▸ Task instructions
Quote the lines of the data below verbatim, beginning at the line that contains "Co w grudniowym Glossyboxie?" and ending at the last line, both included, and excluding pictures.

Dataset records:
┄┄┄┄┄┄┄┄┄┄

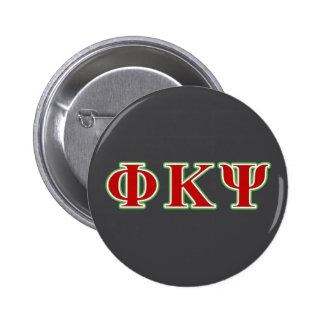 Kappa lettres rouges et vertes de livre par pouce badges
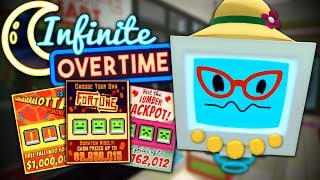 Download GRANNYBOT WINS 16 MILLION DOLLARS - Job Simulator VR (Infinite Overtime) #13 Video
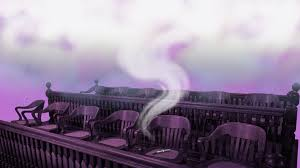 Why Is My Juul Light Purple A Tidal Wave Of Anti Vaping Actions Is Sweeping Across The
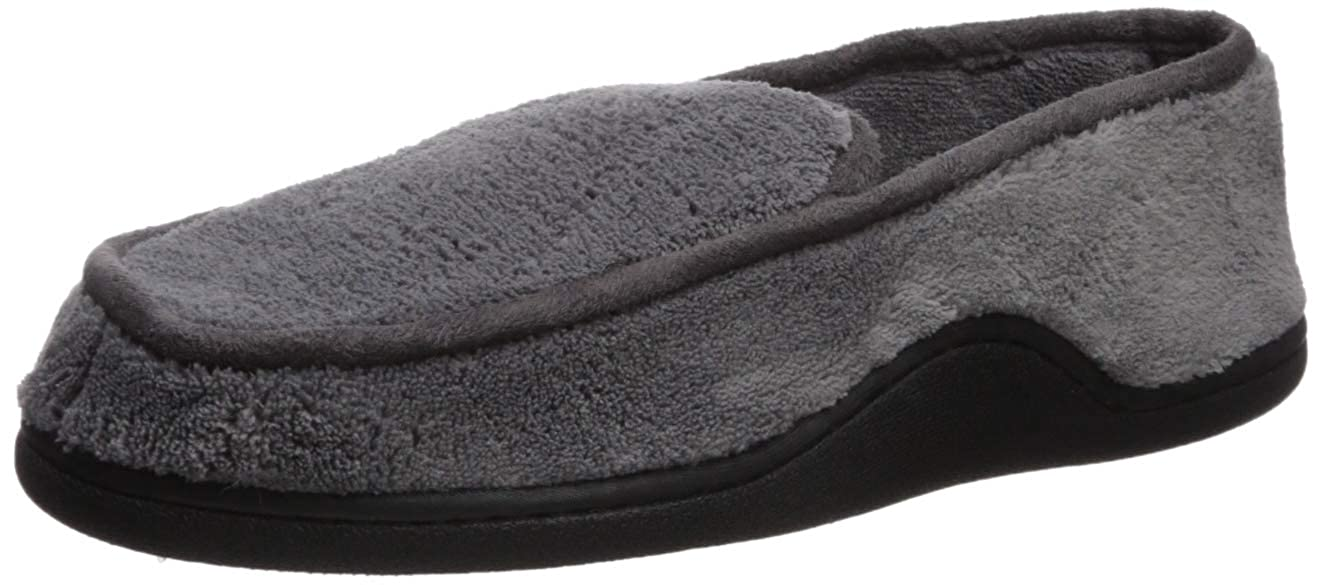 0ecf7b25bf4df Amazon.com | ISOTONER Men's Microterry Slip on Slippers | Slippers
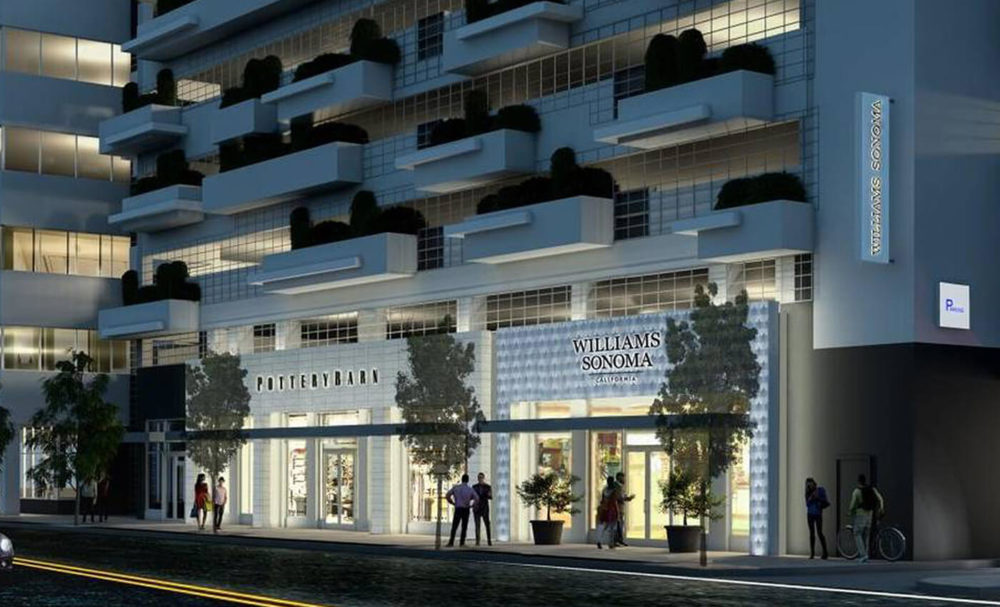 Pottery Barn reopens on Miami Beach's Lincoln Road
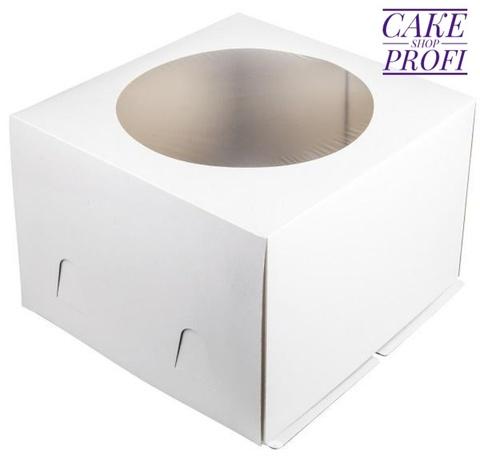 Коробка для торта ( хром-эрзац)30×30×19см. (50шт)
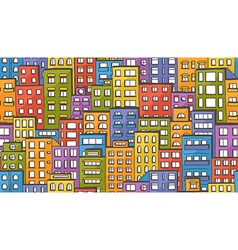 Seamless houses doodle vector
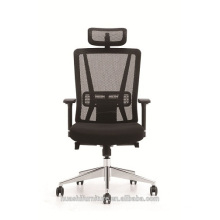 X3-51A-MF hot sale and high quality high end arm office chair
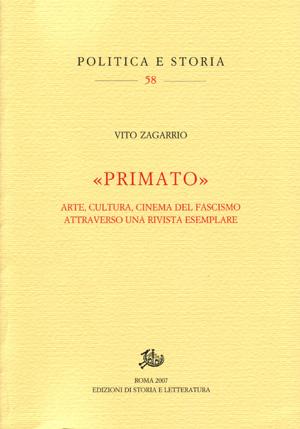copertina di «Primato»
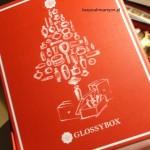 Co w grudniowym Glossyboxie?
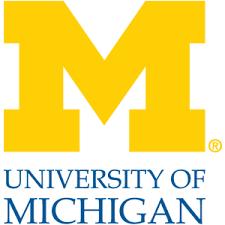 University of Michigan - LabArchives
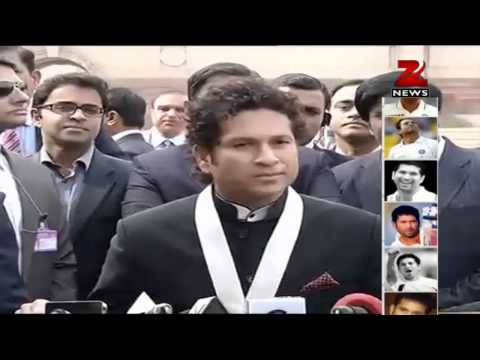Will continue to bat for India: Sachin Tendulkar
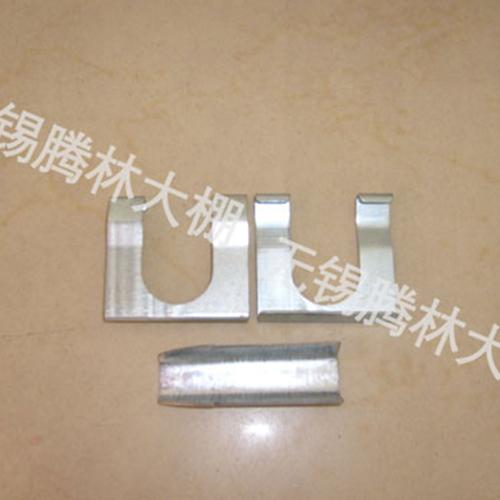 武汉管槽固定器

┄┄┄┄┄┄┄┄┄┄

▸ Task result
 Co w grudniowym Glossyboxie?
 University of Michigan - LabArchives
Will continue to bat for India: Sachin Tendulkar
 武汉管槽固定器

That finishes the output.